Setting partitions on a vertex that has ordered processing disabled (or overridden to false) is valid. The vertex will still have N ISB buffer partitions created, giving you a multi-partitioned edge for higher throughput. However, replicas are determined by normal autoscaling — they are not fixed to N — so multiple replicas may read from the same partition, or one replica may handle multiple partitions. There is no ordering guarantee in this case.

Caveats and Limitations

  • Autoscaling is not supported for Map and Sink vertices with ordered processing enabled. The replica count is fixed to the partition count. Setting scale.min or scale.max on such vertices will cause a validation error.
  • Reduce vertices are already partitioned and ordered by design; the ordered setting is ignored for them.
  • Source vertices are always ordered regardless of the ordered setting.
  • Key-based routing: ordering is guaranteed per key. Messages with different keys may still be interleaved across partitions. Ensure your UDF or SDK sets meaningful message keys to leverage per-key ordering.
  • readBatchSize: 1 is strongly recommended for strict ordering. With a larger batch size, multiple messages may be in-flight simultaneously within a single pod.
  • Throughput trade-off: ordered processing limits parallelism within a partition. Consider the number of partitions carefully to balance ordering guarantees with throughput requirements.

Example

To enable ordered processing, set ordered.enabled: true in the pipeline spec. For Map and Sink vertices, also set partitions to the desired number of partitions (which will also be the fixed replica count).

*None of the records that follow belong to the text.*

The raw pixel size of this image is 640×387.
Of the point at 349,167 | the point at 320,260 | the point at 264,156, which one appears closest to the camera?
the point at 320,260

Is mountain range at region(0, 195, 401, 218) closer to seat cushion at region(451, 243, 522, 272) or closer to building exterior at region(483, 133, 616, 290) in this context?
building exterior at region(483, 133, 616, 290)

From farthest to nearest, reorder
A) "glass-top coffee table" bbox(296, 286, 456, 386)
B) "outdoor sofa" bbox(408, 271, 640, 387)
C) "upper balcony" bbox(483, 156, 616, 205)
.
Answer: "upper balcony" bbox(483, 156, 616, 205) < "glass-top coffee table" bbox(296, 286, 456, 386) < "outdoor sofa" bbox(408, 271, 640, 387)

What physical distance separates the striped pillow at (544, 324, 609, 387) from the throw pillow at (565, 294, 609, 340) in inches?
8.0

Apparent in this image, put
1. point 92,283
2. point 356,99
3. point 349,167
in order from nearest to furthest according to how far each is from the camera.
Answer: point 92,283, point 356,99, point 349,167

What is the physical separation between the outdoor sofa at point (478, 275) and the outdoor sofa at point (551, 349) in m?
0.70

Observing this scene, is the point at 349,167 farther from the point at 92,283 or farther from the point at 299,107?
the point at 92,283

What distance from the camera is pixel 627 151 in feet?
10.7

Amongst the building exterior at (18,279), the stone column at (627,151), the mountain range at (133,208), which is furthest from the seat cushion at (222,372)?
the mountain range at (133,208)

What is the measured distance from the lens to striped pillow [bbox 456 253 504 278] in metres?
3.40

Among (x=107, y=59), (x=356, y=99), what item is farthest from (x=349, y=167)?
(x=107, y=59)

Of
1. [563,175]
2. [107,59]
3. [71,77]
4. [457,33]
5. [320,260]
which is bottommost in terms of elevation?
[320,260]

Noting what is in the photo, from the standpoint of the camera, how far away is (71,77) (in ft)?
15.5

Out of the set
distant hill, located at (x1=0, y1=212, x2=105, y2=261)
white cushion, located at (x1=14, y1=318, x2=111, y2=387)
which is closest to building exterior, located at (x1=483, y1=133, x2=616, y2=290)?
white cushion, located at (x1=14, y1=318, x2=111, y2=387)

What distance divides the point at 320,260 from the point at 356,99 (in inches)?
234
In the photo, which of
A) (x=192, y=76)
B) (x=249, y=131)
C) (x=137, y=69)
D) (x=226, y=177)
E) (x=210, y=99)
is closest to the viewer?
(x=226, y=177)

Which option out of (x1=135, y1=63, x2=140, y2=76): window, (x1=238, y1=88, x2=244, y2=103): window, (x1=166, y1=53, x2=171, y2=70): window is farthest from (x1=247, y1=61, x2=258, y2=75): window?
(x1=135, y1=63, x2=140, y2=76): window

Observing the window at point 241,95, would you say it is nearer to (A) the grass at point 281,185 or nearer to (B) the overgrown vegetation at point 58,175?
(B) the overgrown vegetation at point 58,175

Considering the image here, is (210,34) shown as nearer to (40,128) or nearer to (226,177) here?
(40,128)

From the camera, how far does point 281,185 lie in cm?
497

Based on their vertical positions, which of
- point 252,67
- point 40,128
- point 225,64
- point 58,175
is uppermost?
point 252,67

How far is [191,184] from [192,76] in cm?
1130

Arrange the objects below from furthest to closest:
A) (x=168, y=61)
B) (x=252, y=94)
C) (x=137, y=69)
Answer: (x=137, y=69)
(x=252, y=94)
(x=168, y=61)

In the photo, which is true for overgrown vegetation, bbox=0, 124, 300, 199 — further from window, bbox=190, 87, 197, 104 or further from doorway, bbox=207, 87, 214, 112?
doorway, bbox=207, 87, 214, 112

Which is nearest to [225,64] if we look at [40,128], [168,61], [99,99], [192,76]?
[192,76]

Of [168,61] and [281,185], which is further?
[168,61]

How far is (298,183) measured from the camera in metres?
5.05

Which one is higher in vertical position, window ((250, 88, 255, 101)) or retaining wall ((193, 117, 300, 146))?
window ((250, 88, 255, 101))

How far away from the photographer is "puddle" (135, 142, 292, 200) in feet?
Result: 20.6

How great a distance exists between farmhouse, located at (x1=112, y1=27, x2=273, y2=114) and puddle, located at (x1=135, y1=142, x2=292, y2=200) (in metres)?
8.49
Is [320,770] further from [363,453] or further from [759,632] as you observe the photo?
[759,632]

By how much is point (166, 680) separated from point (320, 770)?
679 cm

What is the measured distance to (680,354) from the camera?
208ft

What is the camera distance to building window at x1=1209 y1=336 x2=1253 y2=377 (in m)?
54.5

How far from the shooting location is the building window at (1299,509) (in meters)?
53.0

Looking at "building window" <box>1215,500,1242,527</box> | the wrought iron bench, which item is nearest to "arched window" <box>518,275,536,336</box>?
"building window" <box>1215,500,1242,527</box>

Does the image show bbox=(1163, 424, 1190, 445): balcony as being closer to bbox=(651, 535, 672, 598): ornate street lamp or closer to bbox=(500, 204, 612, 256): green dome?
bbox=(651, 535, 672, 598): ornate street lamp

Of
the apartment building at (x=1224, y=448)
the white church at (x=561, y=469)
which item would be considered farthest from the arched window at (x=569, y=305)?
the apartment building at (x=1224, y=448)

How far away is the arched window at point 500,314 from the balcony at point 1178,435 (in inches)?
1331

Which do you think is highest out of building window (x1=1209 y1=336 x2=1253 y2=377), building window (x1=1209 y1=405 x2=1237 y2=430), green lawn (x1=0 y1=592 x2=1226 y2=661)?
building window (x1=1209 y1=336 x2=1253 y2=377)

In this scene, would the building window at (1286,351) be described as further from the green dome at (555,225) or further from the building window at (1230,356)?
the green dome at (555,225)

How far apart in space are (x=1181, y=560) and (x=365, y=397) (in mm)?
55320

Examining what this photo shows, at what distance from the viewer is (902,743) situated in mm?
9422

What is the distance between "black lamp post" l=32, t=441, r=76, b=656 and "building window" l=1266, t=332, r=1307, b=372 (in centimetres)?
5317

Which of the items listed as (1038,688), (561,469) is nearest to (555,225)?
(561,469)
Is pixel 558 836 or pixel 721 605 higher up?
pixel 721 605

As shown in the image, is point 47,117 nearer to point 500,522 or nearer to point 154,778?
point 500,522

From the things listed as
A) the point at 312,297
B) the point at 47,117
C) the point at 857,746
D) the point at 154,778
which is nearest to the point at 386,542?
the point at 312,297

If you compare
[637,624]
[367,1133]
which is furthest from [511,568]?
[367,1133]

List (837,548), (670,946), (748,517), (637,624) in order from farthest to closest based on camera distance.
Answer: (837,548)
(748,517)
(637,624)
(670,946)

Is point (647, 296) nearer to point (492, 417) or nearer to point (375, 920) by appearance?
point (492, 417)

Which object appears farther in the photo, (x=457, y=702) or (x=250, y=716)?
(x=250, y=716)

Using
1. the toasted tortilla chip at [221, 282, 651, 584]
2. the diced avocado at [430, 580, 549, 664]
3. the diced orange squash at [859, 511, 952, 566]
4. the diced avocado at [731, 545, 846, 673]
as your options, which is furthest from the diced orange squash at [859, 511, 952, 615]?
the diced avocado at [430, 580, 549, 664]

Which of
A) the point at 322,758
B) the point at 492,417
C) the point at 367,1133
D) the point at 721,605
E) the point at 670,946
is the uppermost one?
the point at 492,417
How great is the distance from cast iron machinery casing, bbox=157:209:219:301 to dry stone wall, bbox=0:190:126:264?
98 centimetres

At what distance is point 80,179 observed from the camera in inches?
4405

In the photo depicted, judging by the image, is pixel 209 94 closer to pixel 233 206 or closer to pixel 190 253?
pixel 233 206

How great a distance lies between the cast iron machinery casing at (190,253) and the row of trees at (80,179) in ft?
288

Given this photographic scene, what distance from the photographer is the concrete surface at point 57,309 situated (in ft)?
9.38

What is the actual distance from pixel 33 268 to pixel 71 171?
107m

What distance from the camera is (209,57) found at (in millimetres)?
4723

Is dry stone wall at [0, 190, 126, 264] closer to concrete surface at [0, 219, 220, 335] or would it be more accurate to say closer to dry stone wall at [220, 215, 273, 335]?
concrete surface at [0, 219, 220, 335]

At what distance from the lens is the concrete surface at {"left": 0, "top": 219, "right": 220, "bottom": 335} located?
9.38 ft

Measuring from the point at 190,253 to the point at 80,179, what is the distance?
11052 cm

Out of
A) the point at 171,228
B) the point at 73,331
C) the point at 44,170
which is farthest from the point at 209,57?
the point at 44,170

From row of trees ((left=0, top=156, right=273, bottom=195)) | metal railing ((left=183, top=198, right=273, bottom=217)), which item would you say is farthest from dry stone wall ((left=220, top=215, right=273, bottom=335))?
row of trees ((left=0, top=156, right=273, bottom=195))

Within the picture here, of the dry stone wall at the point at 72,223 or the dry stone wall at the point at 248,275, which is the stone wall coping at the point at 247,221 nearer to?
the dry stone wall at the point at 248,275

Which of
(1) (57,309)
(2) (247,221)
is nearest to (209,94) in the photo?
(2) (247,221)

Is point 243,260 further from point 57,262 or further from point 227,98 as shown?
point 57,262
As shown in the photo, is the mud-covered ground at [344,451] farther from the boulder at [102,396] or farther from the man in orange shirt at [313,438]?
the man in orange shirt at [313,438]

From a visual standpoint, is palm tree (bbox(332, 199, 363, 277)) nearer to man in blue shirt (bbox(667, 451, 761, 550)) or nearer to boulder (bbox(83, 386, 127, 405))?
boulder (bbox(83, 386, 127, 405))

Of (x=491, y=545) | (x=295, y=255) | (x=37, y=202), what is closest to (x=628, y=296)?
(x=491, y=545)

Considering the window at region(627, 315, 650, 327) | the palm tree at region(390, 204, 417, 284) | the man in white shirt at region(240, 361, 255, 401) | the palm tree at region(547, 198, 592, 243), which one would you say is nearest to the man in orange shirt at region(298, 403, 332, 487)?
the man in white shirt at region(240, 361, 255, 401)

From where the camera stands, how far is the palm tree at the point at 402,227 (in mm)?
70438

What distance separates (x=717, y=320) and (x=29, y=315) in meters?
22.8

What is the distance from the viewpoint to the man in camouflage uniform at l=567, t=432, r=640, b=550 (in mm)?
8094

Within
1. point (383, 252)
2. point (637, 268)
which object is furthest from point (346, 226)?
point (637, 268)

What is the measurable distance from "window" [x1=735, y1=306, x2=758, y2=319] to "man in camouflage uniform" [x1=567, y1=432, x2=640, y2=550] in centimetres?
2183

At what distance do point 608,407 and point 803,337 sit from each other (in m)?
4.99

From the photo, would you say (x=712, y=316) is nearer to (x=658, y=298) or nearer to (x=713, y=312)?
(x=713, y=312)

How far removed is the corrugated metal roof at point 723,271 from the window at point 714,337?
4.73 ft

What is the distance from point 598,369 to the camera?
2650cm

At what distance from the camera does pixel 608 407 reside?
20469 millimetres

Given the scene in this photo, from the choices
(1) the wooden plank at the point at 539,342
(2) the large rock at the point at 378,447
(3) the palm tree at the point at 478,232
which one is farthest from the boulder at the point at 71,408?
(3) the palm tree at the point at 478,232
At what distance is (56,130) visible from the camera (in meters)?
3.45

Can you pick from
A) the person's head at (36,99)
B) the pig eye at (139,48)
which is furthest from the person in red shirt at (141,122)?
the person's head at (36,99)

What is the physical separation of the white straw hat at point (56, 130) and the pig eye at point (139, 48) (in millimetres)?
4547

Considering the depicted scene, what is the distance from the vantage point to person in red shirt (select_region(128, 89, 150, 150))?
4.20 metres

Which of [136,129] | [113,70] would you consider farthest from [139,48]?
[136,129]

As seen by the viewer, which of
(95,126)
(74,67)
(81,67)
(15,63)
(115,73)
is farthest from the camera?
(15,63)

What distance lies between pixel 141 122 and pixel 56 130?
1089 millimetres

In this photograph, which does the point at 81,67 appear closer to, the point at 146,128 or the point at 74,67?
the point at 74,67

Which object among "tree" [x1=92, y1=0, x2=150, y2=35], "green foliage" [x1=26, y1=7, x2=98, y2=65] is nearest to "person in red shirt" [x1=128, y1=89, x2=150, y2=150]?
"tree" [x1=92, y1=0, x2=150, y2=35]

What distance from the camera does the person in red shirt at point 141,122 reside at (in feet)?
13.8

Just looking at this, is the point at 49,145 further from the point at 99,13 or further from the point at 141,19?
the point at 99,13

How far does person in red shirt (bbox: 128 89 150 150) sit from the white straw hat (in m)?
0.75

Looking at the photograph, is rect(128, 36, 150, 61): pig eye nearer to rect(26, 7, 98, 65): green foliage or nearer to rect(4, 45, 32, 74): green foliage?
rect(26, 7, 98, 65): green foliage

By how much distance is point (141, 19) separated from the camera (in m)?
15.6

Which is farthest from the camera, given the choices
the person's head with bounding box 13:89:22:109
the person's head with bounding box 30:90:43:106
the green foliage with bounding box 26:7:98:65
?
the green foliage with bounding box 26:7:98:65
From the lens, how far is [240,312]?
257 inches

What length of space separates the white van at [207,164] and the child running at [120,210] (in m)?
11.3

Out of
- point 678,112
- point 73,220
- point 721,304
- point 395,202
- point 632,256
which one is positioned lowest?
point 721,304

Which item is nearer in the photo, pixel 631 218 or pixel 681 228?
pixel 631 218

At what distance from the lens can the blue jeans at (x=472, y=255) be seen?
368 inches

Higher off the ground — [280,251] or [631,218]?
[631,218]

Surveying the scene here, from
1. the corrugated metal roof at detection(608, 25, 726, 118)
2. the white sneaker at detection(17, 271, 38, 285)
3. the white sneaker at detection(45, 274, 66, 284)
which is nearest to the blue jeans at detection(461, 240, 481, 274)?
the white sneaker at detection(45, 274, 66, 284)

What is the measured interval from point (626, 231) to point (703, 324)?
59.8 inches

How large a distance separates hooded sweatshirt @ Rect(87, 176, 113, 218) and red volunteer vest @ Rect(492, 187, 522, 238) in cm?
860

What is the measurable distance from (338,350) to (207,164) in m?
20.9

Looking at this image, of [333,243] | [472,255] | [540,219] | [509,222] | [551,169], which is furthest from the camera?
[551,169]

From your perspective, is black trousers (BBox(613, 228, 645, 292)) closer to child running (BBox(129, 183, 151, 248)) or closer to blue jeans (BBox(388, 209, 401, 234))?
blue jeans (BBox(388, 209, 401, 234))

apiVersion: numaflow.numaproj.io/v1alpha1
kind: Pipeline
metadata:
  name: ordered-pipeline
spec:
  limits:
    readBatchSize: 1
  ordered:
    enabled: true
  vertices:
    - name: in-1
      source:
        http: {}
    - name: in-2
      source:
        http: {}
    - name: cat
      partitions: 3
      udf:
        container:
          image: quay.io/numaio/numaflow-rs/map-cat:stable
          imagePullPolicy: IfNotPresent
    - name: out
      partitions: 3
      sink:
        log: {}
  edges:
    - from: in-1
      to: cat
    - from: in-2
      to: cat
    - from: cat
      to: out

In the example above:

  • ordered.enabled: true enables ordered processing pipeline-wide.
  • limits.readBatchSize: 1 is recommended so that each pod processes one message at a time, which is required for strict in-order guarantees.
  • The cat (Map) and out (Sink) vertices each have partitions: 3, so they will run with exactly 3 replicas.
  • Source vertices (in-1, in-2) are always ordered and require no extra configuration.